Credit card interest rate is an enigma. We all know that credit cards are accompanied by notorious APRs (Annual Percentage Rate), but we barely know how to calculate credit card interest rate. Credit card APRs are usually in double digits; it can be as high as 30-35% per annum. Credit card users are charged interest only when they carry a credit balance from one month to another.

So, if you're paying your credit card bills on time, you wouldn't have to pay any interest at all. However, if you are simply paying the minimum due, the hefty APR applies to the remainder. The longer and the heftier outstanding balance you have, the more is the interest payable. Additionally, a GST of 18% will also be applicable to the amount. And don't forget, credit card interest is compounded. You'll be buried deep in debt even before you realize!

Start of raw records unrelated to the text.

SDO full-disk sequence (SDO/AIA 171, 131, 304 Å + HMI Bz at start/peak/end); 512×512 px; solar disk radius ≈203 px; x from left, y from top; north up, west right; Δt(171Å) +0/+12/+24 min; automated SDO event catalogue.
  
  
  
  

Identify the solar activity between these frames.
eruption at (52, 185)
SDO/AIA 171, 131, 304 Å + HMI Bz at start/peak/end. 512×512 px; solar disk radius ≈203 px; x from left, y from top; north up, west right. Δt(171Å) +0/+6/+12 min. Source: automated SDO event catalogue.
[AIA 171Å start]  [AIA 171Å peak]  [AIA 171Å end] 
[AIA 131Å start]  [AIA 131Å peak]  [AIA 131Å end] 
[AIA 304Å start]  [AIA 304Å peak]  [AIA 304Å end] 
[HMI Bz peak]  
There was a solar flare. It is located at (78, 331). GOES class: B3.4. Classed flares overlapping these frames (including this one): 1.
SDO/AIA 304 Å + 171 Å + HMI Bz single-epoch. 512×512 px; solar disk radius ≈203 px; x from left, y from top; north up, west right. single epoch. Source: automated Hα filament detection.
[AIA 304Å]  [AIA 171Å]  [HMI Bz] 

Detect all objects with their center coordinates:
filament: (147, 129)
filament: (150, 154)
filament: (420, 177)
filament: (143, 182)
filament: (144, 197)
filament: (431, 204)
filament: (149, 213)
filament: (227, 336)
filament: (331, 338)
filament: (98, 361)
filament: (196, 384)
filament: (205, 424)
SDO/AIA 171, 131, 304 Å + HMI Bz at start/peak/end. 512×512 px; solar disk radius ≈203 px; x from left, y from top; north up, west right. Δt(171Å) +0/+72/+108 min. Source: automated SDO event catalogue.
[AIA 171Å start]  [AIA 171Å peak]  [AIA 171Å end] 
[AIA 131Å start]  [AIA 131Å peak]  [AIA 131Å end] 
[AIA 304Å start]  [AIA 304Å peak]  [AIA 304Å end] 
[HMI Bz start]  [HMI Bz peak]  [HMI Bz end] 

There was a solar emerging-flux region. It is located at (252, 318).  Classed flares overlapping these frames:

So, unless you're using a credit card with 0% credit card APR, your interest charges will rise along with your rising outstanding balances. Making only the minimum payment will barely wipe out your last month's interest. And assuming that you keep using the card every month, your outstanding balance will pile up, attracting a huge amount of interest and taxes, and you will fall further and further behind in settling the amount.

Credit Catastrophe

Although you have a credit limit of Rs.1 lakh, you are expected to keep your expenses (technically known as credit utilization ratio) within Rs.30,000, i.e., 30% of the credit limit. Credit utilization ratio plays a major role in determining your credit score. If your credit balance rises, so does your credit utilization ratio, and your credit score takes a hit. A serious blow to your credit score can take years to repair.

A bad credit score can mess up your life - it will not only be harder for you to qualify for new lines of credit, but it can also affect your ability to find a job or get a new phone connection or rent an apartment, as employers and service providers often review your credit score to evaluate your credibility.

To Sum Up

Credit card companies aren't giving you "free money;" neither are they your friends. They are in the big game of making money. Lenders often obfuscate important details, camouflaging the deadly consequences of certain actions with lucrative offers that tempt you to indulge.

Don't be gullible enough to step into this quagmire of credit card debt. Stay aware, stay informed, and settle all your dues in time. Do not forget to check your credit score regularly to keep track of how well your efforts are paying off.